[Data extracted from a collection]
★ ★ ★ ★ ★

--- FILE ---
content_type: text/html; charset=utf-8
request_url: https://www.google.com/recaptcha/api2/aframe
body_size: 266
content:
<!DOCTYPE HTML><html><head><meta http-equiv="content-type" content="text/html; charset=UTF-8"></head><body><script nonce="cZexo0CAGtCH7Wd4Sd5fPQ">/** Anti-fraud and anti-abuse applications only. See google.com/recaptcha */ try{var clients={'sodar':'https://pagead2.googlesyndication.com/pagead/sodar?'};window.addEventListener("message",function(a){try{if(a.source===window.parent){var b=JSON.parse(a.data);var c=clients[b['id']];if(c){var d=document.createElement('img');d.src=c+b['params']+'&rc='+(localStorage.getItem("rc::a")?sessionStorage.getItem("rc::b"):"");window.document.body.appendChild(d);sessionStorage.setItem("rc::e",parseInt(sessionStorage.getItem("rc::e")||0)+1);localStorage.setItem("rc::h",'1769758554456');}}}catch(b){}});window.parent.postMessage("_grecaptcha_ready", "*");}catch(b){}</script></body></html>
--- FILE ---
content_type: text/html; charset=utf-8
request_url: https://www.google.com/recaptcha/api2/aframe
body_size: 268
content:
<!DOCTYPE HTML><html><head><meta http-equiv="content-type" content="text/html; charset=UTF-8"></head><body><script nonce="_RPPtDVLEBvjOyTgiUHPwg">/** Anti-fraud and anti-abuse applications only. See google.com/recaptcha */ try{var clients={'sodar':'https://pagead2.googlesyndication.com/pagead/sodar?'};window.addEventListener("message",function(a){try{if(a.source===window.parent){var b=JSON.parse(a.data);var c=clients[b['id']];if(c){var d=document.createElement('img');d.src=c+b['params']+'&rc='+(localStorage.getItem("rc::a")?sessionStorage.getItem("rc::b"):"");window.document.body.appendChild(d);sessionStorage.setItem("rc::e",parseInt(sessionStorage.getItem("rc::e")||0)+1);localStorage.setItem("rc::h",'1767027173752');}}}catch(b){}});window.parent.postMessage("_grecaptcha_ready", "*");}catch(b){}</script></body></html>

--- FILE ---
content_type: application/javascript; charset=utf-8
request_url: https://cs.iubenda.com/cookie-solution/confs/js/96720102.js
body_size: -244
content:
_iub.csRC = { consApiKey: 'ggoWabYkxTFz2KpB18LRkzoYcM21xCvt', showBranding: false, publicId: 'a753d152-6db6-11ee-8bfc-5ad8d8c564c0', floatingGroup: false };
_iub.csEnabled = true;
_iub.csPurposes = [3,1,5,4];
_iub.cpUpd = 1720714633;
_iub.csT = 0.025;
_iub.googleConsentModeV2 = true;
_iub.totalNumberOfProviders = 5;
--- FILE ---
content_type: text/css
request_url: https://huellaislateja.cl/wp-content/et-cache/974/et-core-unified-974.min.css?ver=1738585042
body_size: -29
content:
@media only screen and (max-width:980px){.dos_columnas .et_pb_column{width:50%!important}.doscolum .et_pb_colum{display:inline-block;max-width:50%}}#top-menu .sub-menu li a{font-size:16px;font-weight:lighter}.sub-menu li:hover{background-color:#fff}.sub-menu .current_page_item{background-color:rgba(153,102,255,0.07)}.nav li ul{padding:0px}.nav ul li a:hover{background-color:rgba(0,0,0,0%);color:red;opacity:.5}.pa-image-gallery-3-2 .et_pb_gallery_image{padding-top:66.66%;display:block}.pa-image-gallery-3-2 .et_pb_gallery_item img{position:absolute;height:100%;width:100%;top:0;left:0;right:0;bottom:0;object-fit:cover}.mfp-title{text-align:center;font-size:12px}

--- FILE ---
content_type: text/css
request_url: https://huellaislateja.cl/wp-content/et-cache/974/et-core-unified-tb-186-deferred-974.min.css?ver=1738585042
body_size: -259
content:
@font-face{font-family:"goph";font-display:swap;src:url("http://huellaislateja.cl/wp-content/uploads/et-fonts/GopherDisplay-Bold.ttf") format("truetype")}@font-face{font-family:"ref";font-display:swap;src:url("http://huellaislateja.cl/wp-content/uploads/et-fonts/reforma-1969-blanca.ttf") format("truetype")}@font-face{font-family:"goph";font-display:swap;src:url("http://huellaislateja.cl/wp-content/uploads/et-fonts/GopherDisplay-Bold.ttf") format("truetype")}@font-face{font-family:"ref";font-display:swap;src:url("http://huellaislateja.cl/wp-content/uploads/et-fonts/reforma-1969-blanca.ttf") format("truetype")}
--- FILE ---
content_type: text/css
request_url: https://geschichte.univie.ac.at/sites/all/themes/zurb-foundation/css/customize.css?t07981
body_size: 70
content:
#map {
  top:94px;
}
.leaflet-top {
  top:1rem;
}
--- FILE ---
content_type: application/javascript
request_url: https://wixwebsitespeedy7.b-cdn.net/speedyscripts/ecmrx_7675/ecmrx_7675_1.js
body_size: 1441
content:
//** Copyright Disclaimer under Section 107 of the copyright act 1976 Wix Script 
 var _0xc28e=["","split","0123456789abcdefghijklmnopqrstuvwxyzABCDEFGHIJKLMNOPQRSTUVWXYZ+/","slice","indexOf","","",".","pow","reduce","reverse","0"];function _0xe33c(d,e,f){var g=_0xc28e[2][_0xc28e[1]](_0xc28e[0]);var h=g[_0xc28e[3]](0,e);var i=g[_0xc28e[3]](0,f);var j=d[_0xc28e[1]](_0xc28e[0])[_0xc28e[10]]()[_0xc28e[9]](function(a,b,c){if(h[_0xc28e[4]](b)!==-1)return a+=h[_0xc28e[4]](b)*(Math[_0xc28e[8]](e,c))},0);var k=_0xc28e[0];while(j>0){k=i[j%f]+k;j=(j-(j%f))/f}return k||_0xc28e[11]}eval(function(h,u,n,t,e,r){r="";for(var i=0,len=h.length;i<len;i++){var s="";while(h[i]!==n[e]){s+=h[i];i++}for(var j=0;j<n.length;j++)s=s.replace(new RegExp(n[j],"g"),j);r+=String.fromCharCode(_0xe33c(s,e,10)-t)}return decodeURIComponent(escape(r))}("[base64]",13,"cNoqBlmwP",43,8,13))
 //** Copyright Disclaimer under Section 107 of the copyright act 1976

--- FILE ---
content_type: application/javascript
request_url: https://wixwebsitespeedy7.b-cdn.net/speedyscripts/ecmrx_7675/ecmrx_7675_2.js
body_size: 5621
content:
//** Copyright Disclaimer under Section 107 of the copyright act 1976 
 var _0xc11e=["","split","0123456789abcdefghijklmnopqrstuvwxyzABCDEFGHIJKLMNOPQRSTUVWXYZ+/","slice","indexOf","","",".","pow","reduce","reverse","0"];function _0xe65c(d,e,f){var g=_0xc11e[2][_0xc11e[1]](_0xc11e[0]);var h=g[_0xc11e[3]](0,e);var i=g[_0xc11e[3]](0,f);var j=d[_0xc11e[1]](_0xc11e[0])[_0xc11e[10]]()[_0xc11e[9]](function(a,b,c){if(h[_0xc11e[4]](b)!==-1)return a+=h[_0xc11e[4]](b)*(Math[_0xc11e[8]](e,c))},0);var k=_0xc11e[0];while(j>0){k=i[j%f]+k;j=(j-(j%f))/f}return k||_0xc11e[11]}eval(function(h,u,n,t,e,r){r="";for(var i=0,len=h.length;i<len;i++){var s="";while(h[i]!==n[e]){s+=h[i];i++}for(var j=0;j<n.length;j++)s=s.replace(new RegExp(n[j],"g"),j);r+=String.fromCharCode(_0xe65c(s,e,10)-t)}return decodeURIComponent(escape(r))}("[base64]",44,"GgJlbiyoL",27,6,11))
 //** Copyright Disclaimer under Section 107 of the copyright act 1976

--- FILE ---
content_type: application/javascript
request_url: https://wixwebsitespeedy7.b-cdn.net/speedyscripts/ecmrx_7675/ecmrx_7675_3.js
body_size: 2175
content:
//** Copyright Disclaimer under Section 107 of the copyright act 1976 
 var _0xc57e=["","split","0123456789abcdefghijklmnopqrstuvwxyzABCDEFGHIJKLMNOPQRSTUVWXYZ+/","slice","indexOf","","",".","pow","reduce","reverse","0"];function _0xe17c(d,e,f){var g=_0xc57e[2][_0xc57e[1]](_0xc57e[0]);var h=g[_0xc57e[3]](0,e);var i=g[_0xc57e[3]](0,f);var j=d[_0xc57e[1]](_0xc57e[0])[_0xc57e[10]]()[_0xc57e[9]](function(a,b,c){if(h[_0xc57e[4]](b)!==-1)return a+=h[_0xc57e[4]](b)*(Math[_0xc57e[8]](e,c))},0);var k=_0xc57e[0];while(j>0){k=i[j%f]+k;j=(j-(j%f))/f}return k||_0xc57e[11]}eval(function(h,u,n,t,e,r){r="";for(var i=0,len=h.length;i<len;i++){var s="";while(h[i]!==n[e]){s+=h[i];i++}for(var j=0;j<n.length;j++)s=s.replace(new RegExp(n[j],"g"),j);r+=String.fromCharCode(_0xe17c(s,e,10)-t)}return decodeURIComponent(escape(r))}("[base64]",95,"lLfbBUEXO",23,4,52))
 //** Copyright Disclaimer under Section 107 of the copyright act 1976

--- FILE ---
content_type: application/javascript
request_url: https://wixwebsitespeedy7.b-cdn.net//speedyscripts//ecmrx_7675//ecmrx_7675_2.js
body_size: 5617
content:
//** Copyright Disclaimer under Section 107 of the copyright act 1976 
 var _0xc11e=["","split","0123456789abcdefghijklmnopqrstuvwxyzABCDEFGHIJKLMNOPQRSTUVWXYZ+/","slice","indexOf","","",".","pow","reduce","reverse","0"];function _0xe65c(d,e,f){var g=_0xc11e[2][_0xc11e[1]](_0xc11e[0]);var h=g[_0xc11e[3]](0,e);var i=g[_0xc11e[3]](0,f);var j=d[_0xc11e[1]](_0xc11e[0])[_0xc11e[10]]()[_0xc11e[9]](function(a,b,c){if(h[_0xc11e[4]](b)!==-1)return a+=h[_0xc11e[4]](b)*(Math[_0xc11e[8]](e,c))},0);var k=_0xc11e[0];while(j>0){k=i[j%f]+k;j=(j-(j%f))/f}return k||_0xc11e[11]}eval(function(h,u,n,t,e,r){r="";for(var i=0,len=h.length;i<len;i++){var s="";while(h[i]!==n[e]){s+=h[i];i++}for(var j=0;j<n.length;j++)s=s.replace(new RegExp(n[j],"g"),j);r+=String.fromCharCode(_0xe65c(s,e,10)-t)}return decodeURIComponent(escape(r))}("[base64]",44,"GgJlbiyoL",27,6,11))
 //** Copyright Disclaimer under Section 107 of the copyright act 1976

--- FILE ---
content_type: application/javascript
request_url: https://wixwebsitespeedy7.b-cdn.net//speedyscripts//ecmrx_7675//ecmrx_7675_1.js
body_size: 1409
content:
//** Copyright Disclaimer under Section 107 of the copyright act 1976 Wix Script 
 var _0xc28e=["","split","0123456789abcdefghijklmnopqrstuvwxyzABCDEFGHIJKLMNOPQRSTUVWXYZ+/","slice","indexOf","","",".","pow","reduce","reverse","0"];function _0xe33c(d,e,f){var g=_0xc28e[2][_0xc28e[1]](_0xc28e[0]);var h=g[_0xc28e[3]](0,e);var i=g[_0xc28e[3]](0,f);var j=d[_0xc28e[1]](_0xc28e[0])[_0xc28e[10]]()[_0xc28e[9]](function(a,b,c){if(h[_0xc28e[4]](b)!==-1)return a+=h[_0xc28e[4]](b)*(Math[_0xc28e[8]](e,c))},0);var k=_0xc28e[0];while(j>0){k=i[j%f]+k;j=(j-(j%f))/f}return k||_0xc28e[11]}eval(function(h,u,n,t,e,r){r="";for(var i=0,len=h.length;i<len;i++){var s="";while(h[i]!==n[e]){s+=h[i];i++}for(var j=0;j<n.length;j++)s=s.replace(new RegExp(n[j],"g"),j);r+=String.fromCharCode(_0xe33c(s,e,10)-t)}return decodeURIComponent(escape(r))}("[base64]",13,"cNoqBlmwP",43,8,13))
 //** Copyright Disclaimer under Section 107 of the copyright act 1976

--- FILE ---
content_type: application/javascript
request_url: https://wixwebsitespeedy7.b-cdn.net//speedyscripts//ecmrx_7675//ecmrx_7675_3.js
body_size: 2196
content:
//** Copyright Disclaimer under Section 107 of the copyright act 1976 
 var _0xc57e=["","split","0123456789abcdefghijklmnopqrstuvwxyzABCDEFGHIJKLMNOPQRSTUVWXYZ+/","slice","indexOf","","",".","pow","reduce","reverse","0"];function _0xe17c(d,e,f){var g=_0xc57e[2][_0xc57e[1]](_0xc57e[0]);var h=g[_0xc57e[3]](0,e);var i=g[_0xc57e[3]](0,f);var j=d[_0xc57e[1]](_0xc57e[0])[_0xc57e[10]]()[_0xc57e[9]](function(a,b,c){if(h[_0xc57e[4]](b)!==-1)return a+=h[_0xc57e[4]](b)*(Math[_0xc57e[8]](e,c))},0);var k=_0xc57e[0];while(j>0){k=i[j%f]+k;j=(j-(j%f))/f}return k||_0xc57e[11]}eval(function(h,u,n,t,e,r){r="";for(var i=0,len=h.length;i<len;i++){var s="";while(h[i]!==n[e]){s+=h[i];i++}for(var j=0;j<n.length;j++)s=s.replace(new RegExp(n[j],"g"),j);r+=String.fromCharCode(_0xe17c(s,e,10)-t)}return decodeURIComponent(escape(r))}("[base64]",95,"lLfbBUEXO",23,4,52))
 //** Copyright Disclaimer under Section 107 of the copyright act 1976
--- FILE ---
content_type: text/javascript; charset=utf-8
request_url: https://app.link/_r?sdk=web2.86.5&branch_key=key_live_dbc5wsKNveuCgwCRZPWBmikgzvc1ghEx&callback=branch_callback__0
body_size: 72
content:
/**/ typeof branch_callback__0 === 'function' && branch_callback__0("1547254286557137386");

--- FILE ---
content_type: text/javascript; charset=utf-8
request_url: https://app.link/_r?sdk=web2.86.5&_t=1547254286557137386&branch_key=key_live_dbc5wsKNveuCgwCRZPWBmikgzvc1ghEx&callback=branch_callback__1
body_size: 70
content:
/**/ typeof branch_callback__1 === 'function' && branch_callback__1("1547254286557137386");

★ ★ ★ ★ ★

> **EXERCISE INSTRUCTIONS**
A single figure is required: the number of lines in the data where the word "setItem" occurs.

> **ANSWER BOX**
2